Notwithstanding, it must also be said for the books praise; Klein's sources are again as numerous as the branches of this story, there's some 60 pages of notes only, which naturally makes persuasive basis for the conclusions presented. Although one might feel she sometimes uses intentionally striking sentences and merely aggressive words for their own shock-value, it is also as understandable as the addressed topics are just as gruesome. Her main criticisms, naturally is directed towards free market capitalism and the followers of Milton Freedman's theorems, in U.S. and elsewhere. Because we have no intention to carry out here a complete reading from the total of 558 pages (indexes and end-notes including), but to recommend the reader to do so by him/herself, (we think some of) the arguments shown can here be briefly referred with the following citation from early part in text:


”[...] During this dizzying period of expansion, the Southern Cone began to look more like Europe and North America than the rest of Latin America or other parts of the Third World. The workers in the new factories formed powerful unions that negotiated middle-class salaries, and their children were sent off to study at newly built public universities. The yawning gap between the region's polo club elite and its peasant masses began to narrow. By the 1950s, Argentina had the largest middle-class on the continent, and next door Uruguay had a literacy rate of 95 percent and offered free health care for all citizens. Developmentalism was so staggeringly successful for a time that the Southern Cone of Latin America became a potent symbol for poor countries around the world: here was a proof that with smart, practical policies, aggressively implemented, the class divide between the First and third World could actually be closed.” (p. 55)

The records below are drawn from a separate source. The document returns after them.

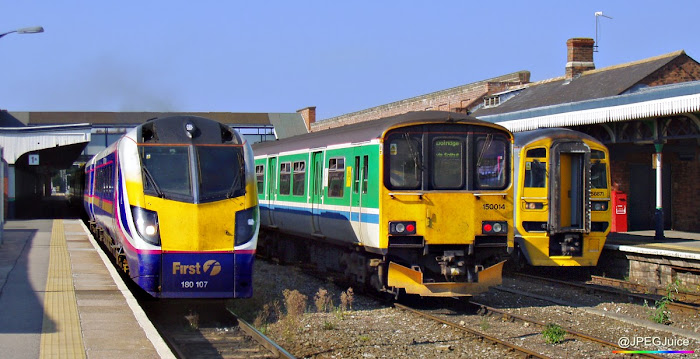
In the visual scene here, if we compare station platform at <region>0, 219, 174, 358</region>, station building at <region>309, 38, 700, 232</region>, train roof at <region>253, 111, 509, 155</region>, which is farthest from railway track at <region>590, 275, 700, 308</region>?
station platform at <region>0, 219, 174, 358</region>

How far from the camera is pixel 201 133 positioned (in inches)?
468

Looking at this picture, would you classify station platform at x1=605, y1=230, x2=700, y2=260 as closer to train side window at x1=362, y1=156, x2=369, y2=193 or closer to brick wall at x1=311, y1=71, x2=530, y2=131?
train side window at x1=362, y1=156, x2=369, y2=193

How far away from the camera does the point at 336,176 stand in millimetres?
14234

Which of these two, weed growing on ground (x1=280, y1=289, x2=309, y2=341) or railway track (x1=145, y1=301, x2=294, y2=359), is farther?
weed growing on ground (x1=280, y1=289, x2=309, y2=341)

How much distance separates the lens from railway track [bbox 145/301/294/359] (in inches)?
374

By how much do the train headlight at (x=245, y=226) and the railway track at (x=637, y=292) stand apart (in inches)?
259

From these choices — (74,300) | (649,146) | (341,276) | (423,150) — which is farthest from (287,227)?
(649,146)

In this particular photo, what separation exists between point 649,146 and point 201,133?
1469 cm

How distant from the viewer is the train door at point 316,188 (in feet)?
49.3

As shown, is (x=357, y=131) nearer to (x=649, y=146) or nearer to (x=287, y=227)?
(x=287, y=227)

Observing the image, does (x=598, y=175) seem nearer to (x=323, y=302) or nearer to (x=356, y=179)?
(x=356, y=179)

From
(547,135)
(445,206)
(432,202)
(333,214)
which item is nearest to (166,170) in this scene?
(333,214)

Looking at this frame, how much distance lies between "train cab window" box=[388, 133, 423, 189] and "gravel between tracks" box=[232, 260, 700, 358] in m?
1.99

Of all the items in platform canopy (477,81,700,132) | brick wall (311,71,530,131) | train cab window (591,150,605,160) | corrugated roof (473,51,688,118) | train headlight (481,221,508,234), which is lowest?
train headlight (481,221,508,234)
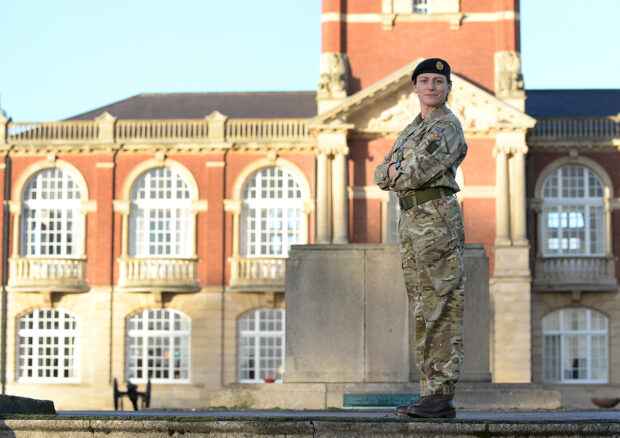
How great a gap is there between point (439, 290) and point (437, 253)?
0.23 meters

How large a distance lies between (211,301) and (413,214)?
2804 centimetres

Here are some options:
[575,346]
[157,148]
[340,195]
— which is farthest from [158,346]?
[575,346]

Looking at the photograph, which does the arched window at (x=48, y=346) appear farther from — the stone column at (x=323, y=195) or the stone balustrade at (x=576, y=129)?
the stone balustrade at (x=576, y=129)

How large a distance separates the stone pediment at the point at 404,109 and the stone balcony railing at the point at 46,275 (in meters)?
8.83

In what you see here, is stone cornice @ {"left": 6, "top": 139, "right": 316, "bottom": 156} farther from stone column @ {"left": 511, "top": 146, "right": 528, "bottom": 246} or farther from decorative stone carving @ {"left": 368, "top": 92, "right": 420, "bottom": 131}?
stone column @ {"left": 511, "top": 146, "right": 528, "bottom": 246}

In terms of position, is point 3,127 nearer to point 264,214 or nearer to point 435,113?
point 264,214

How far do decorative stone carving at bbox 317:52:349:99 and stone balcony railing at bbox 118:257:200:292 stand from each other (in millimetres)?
6662

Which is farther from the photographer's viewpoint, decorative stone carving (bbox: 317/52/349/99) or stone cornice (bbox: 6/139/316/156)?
stone cornice (bbox: 6/139/316/156)

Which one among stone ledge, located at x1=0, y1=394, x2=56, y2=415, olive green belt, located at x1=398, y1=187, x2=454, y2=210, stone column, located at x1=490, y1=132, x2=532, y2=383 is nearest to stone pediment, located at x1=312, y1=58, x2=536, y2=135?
stone column, located at x1=490, y1=132, x2=532, y2=383

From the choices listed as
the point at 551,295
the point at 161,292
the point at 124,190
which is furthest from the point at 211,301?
the point at 551,295

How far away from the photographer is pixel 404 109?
33344 millimetres

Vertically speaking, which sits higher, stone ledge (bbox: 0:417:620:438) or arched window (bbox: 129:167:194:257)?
arched window (bbox: 129:167:194:257)

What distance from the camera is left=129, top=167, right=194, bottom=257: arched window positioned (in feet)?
117

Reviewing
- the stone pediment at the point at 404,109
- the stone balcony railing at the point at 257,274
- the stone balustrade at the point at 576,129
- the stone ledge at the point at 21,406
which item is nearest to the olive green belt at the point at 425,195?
the stone ledge at the point at 21,406
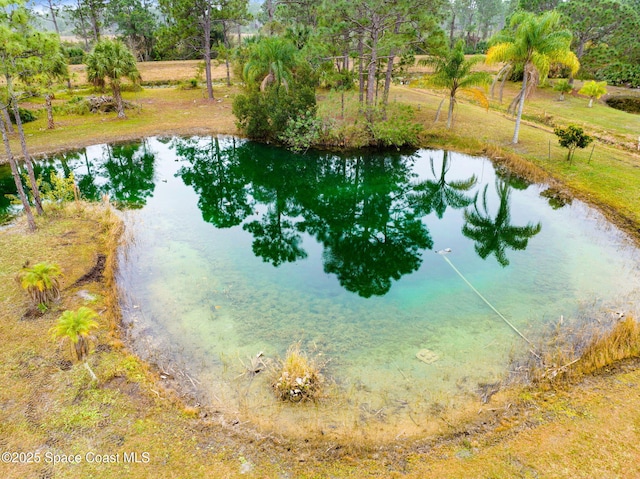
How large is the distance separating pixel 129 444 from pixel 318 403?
341 centimetres

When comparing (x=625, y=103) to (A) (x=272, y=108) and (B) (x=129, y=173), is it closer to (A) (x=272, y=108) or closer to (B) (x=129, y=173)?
(A) (x=272, y=108)

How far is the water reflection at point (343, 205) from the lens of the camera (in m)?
14.5

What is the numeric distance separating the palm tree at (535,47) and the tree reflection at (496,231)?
728 cm

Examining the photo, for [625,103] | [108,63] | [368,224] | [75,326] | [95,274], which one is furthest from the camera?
[625,103]

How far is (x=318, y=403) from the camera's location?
26.5ft

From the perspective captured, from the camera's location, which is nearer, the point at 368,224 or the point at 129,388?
the point at 129,388

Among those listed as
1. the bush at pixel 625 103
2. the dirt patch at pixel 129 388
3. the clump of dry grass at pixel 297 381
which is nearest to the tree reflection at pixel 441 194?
the clump of dry grass at pixel 297 381

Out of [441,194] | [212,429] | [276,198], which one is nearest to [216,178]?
[276,198]

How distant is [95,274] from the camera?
12.1m

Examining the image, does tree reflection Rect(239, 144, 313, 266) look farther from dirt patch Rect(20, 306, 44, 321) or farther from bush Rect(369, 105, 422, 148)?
dirt patch Rect(20, 306, 44, 321)

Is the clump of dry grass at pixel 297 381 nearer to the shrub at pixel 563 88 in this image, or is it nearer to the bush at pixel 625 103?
the shrub at pixel 563 88

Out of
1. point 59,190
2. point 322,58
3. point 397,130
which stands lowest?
point 59,190

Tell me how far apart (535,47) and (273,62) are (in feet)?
50.8

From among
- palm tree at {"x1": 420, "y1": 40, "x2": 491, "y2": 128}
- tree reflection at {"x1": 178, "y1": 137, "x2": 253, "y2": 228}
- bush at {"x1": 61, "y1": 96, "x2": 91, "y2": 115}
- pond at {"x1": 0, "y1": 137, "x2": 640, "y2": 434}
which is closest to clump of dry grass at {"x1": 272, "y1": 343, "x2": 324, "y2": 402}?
pond at {"x1": 0, "y1": 137, "x2": 640, "y2": 434}
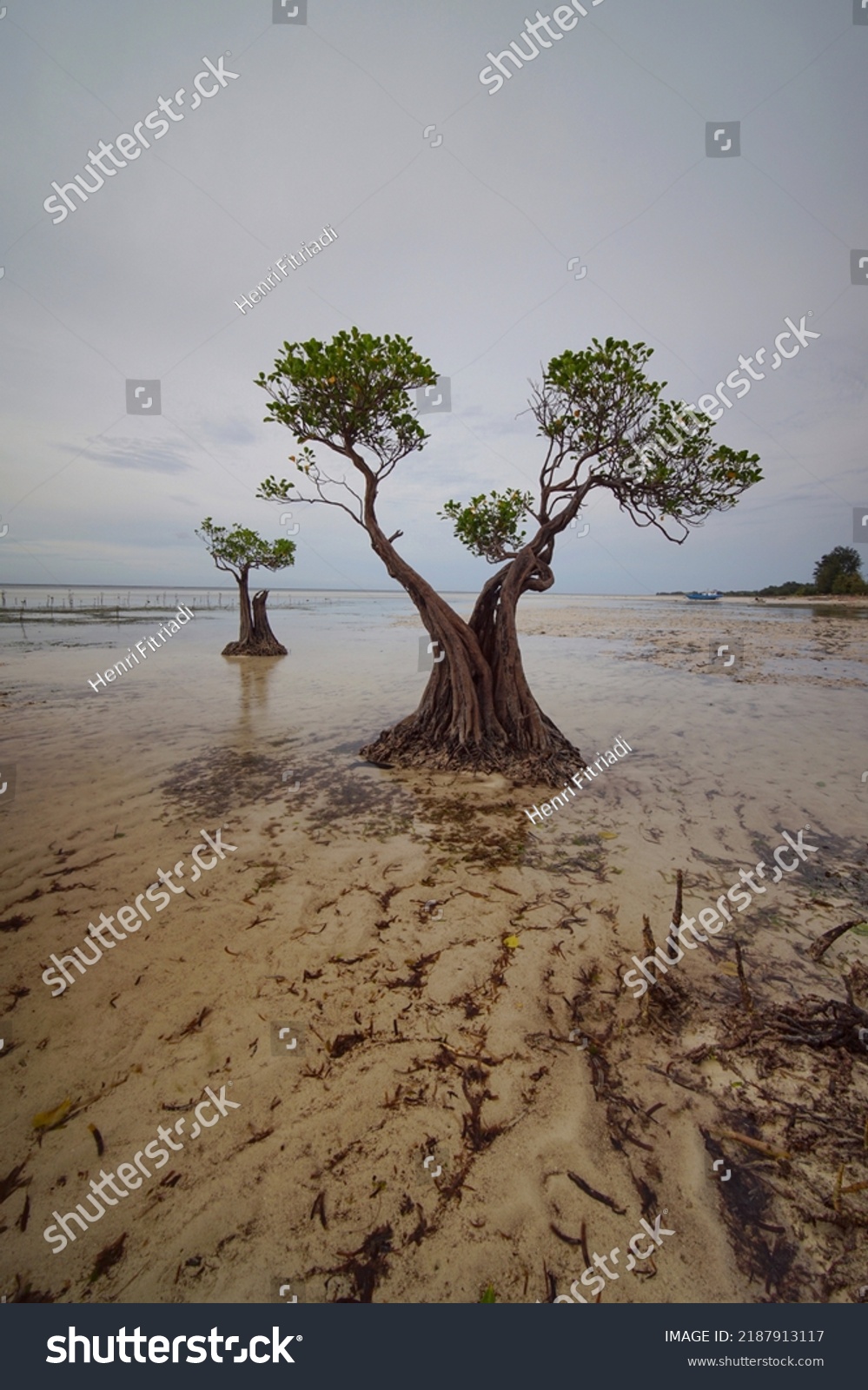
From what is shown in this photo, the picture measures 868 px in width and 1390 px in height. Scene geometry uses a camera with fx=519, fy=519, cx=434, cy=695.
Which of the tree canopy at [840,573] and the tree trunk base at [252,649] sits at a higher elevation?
the tree canopy at [840,573]

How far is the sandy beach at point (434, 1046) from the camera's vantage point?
7.30ft

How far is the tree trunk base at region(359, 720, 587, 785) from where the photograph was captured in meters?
8.30

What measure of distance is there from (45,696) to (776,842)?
16.5 meters

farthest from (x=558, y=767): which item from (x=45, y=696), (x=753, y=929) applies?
(x=45, y=696)

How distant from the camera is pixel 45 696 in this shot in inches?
549

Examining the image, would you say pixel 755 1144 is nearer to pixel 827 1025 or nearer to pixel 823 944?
pixel 827 1025

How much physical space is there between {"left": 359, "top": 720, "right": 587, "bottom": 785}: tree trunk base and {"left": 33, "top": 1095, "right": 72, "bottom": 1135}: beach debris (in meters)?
6.22

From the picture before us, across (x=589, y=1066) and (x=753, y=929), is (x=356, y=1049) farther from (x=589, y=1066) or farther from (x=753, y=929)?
(x=753, y=929)

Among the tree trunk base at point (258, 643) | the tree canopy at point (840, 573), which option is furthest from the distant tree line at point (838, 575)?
the tree trunk base at point (258, 643)

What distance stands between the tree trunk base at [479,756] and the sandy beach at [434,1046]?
1.86 ft

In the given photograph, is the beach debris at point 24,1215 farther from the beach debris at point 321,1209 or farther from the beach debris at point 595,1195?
the beach debris at point 595,1195

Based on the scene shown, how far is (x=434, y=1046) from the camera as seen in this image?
128 inches

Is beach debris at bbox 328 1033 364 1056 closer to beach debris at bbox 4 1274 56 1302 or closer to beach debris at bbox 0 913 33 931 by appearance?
beach debris at bbox 4 1274 56 1302
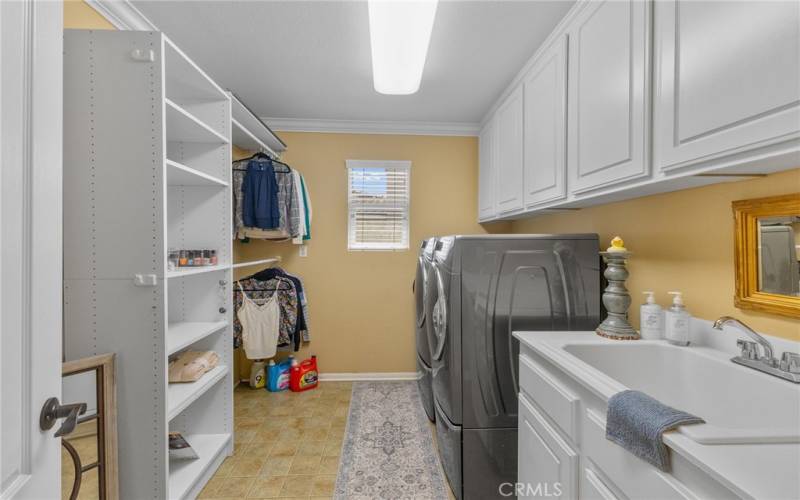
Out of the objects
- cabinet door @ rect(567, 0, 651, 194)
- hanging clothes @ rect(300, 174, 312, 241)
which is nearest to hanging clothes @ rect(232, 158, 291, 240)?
hanging clothes @ rect(300, 174, 312, 241)

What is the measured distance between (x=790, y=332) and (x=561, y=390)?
26.7 inches

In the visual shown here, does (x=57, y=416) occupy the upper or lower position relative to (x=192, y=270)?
lower

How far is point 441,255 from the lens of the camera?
1810mm

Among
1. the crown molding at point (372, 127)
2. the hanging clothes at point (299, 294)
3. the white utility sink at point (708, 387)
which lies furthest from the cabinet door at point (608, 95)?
the hanging clothes at point (299, 294)

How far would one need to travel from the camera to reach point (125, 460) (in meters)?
1.40

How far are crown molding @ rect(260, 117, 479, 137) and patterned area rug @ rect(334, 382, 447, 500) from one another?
2.35 meters

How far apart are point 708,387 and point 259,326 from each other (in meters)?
2.60

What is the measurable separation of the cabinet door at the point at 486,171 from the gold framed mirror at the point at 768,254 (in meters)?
1.59

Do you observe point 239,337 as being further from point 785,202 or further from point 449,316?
point 785,202

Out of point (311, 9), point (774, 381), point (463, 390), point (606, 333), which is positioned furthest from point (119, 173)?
point (774, 381)

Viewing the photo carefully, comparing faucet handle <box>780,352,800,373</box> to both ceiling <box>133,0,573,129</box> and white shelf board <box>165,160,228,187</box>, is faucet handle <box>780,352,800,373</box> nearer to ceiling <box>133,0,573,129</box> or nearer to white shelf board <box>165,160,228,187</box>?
ceiling <box>133,0,573,129</box>

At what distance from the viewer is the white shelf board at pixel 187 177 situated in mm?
1541

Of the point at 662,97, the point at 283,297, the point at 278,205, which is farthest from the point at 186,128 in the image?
the point at 662,97

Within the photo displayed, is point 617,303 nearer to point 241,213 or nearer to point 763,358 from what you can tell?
point 763,358
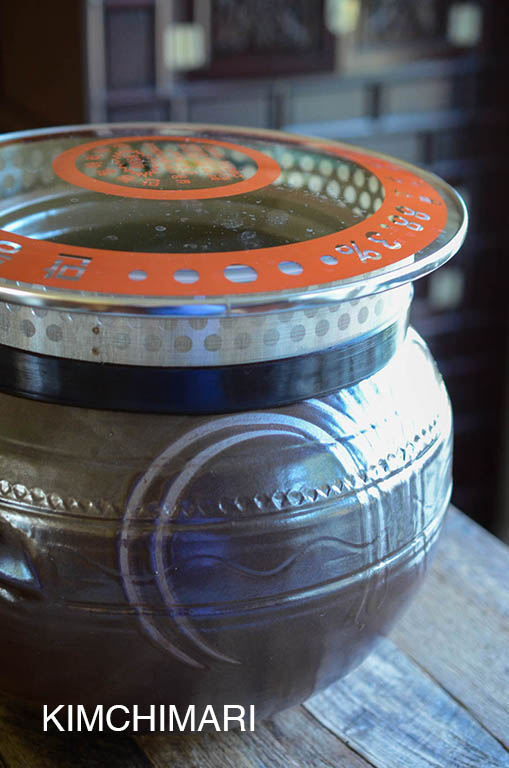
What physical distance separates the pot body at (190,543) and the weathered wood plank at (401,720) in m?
0.14

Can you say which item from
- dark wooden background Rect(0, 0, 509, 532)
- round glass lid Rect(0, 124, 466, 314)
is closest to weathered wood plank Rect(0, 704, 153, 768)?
round glass lid Rect(0, 124, 466, 314)

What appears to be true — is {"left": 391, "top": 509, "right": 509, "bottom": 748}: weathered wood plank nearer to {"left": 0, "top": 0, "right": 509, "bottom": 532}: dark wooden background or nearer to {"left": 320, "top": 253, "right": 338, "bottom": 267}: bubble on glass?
{"left": 320, "top": 253, "right": 338, "bottom": 267}: bubble on glass

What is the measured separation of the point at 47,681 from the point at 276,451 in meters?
0.25

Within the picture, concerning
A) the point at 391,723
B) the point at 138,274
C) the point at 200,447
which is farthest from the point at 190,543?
the point at 391,723

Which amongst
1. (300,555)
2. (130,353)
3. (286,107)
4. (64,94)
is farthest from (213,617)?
(286,107)

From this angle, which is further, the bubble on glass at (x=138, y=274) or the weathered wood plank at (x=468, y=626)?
the weathered wood plank at (x=468, y=626)

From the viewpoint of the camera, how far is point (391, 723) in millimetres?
830

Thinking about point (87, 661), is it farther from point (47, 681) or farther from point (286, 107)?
point (286, 107)

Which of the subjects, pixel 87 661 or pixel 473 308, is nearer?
pixel 87 661

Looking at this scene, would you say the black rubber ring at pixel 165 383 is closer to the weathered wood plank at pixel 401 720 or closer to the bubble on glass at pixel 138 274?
the bubble on glass at pixel 138 274

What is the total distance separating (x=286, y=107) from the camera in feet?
6.76

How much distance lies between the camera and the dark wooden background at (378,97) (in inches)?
70.1

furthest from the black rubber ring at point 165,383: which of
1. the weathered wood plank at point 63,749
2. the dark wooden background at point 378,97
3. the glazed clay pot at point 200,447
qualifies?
the dark wooden background at point 378,97

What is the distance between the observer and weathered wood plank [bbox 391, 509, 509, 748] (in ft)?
2.84
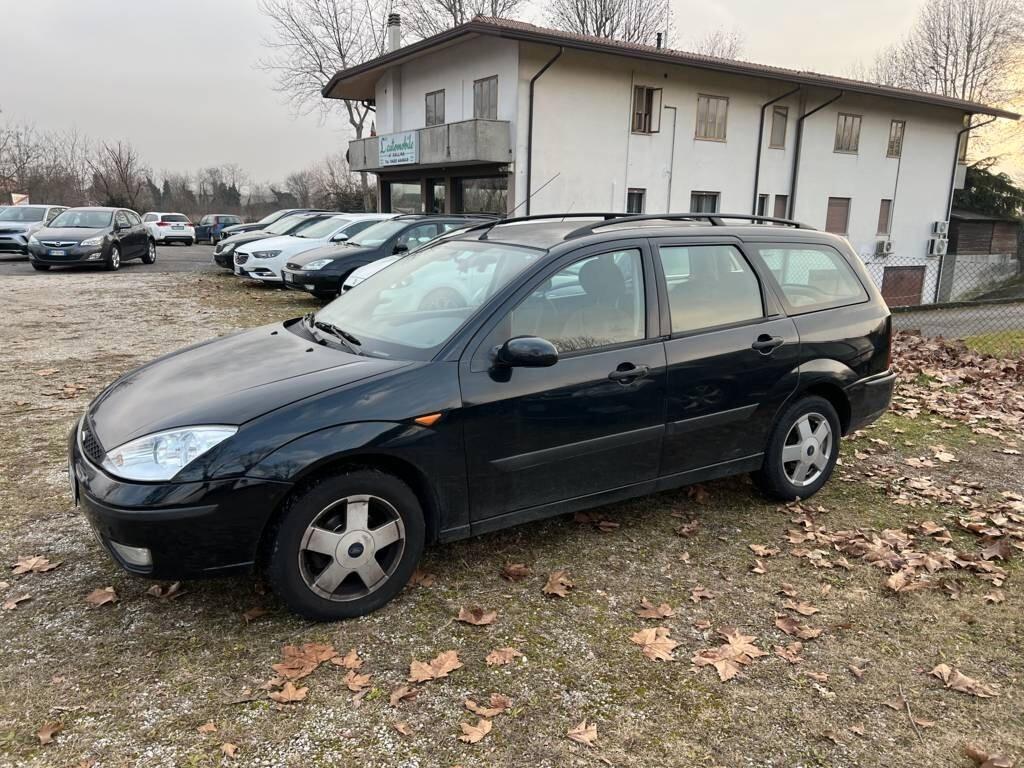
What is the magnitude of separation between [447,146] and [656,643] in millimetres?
21882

According to Klein the halting of that development was just the first part in the many similar cases of violent and economic 'shocks' to follow. Whether one is willing to agree with her views is a matter of whether one thinks the reasons presented and emphasized to be most significant, but like noticed, many of her conclusions are based on material that sounds uncomfortably familiar. The reader needs just to recollect the recent decades economic crises, human rights reports, international politics (and the list could continue far longer: catastrophe and disaster events aftermaths, social sector reductions, stock markets, vanishing middle-class, Voelcer Shocks and World Bank politics, etc.) To tie these recent histories to the present, she also has a lot to say from the well-known developments often linked with the Iraq war, like 'Big Government and Big Business' and 'bottomless spending on security'. So, for some conclusive remarks here, we can say this could very well be nominated as the black book of capitalism (the books cover is grey in color, though...).


In addition to that, we just wonder, perhaps it is a bit uncertain whether Shock Doctrine, will actually be received and read as widely as it should. This because, being written in the era of increasing knowledge from climatic disasters and environmental threats. Although both are in connection to and additionally to a remarkable amount direct followings from these past developments discussed, the book may actually be swiped away from most public eye too soon... But, I guess it won't probably turn out to be that way. Conclusively it's main strenghts are in the way it shows and resurfaces the renowned (and less renown) incidents from the past in behind current events.